▶ [AVAILABLE RECORDS]:

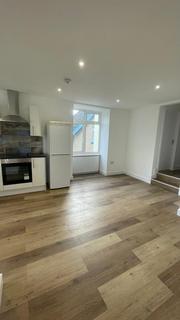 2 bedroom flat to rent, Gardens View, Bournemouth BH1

...

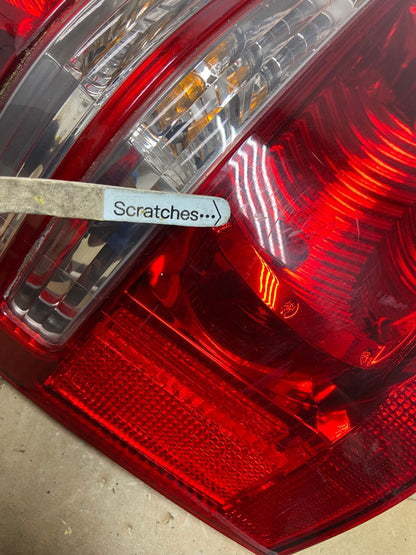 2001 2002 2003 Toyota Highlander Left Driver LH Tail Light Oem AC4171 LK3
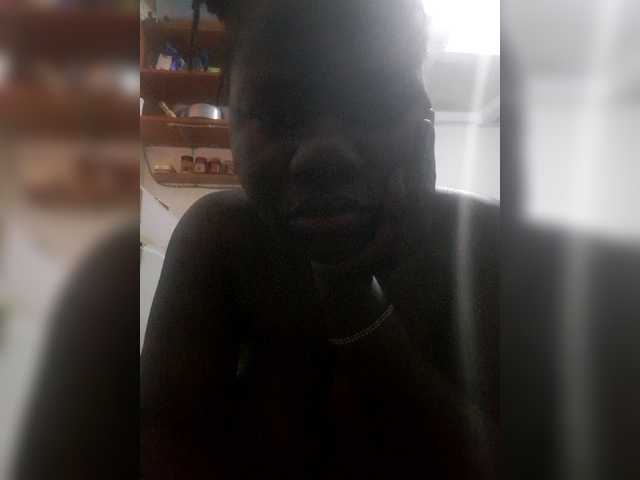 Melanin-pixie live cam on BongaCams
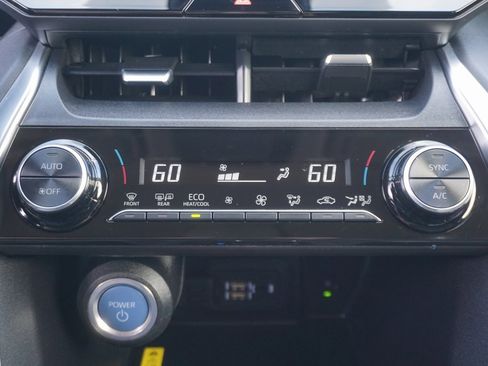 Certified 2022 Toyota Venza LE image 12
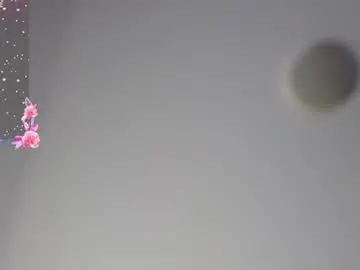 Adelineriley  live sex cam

▶ [PROBLEM REQUIREMENTS]: Return the entries verbatim, beginning with the one that contains "2001 2002 2003" and continuing through the one that contains "live sex cam", both included. Output only the caption text and omit the pictures.

▶ [RESULT OF THIS TASK]:
 2001 2002 2003 Toyota Highlander Left Driver LH Tail Light Oem AC4171 LK3
 Melanin-pixie live cam on BongaCams
 Certified 2022 Toyota Venza LE image 12
 Adelineriley  live sex cam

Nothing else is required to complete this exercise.